Syria's foreign minister will address world leaders at the UN today as Russia and the United States continue airstrikes in the war-torn country.
America has accused Russia of "indiscriminate" bombing against the Syrian opposition, but the Kremlin says its aim is the same as that of America - to target terrorist groups.
Russian jets have hit a camp operated by a rebel group trained by American CIA agents, it has been claimed.
The strikes were said to be among 30 conducted by Russian planes in Syria after Vladimir Putin entered the conflict on Wednesday.
Russia maintains that 12 Islamic State targets, including an IS command centre, were hit in the wave of strikes.
But Foreign Minister Sergei Lavrov has now admitted IS is not the only target - and that other anti-Assad groups would be pursued.
"If it looks like a terrorist, if it walks like a terrorist, if it acts like a terrorist, if it fights like a terrorist, it's a terrorist," he told reporters at the UN General Assembly in New York.
"We are going to fight ISIL (IS) and other terrorist groups.
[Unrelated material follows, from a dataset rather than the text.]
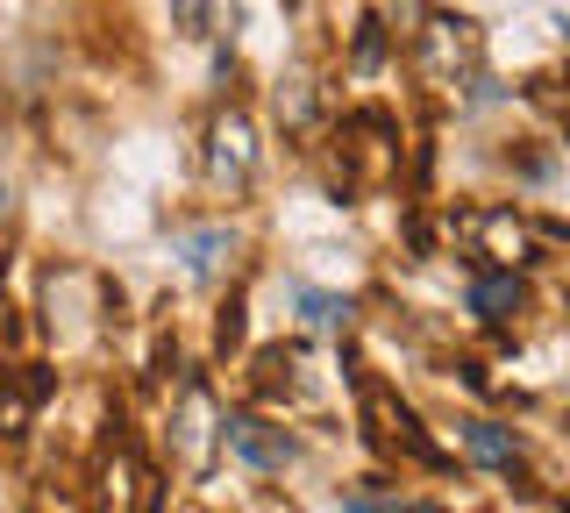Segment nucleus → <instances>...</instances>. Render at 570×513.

This is the same position as the Americans are taking.
"We see eye to eye with the coalition on this one."
Mr Lavrov claimed the Free Syrian Army - which has been supported by the US - was not a target and should be part of a political solution.
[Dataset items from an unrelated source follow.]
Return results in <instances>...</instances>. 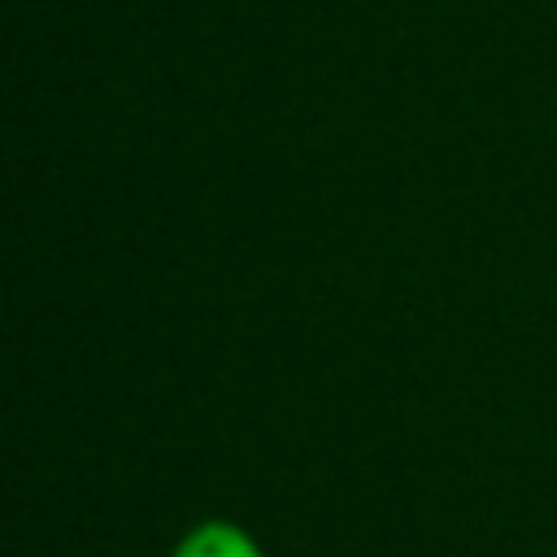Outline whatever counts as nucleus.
Segmentation results:
<instances>
[{"instance_id":"f257e3e1","label":"nucleus","mask_w":557,"mask_h":557,"mask_svg":"<svg viewBox=\"0 0 557 557\" xmlns=\"http://www.w3.org/2000/svg\"><path fill=\"white\" fill-rule=\"evenodd\" d=\"M174 557H265V553H261V544L244 527L213 518V522H196L178 540Z\"/></svg>"}]
</instances>
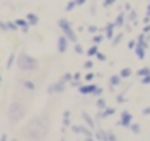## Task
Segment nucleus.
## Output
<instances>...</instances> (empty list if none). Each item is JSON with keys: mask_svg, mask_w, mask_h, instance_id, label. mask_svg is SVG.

Sky News' Foreign Affairs Editor Sam Kiley said this was Russia "reaching out" to the US.
But the Liwa Suqour al Jabal rebel group, which says it received training by CIA agents in Qatar and Saudi Arabia, has apparently been hit in the initial strikes.
The anti-Assad group's leader, Hassan Haj Ali, said its training camp in Idlib province was struck by about 20 missiles in two separate sorties.
Meanwhile, the Kremlin denied reports the attacks had killed at least 36 civilians, including five children.
Russia, which sees the regime of Bashar al Assad as a strategic ally in the Middle East , began strikes after a request from the government in Damascus.
There are currently 32 Russian warplanes based near the Syrian port city of Latakia, guarded by 1,700 Russian marines.
Defence Secretary Ashton Carter accused Russia of "pouring gasoline on the fire" with airstrikes in Syria.
Mr Lavrov's was asked about this comment by reporters in New York.
"We know about many fires gasolined by the Pentagon," he said.
Diplomats from Russia and the US have met for a third time in a week to try to find common ground on Syria.
But the White House said Russia had failed to learn from history if it thought it could impose a military solution on Syria by wiping out all opposition to Mr Assad.
It said: "Russia will be no more successful than the US was in imposing a military solution on Iraq, or Russia was in imposing a military solution on Afghanistan."
The White House added that a military intervention would be "dangerous" for Russia as it would be dragged into what would become an "indefinite" conflict.
Elsewhere, Russia said it would consider any request from Iraq to strike against IS there.
But Mr Lavrov did not comment at the UN on reports of a joint Iran-Syria ground offensive.
Hundreds of Iranian troops have arrived in Syria in the last 10 days.
An estimated 250,000 people have been killed in Syria's four-year civil war between Mr Assad's troops, rebel groups and Islamic State.
A further 11 million have been displaced.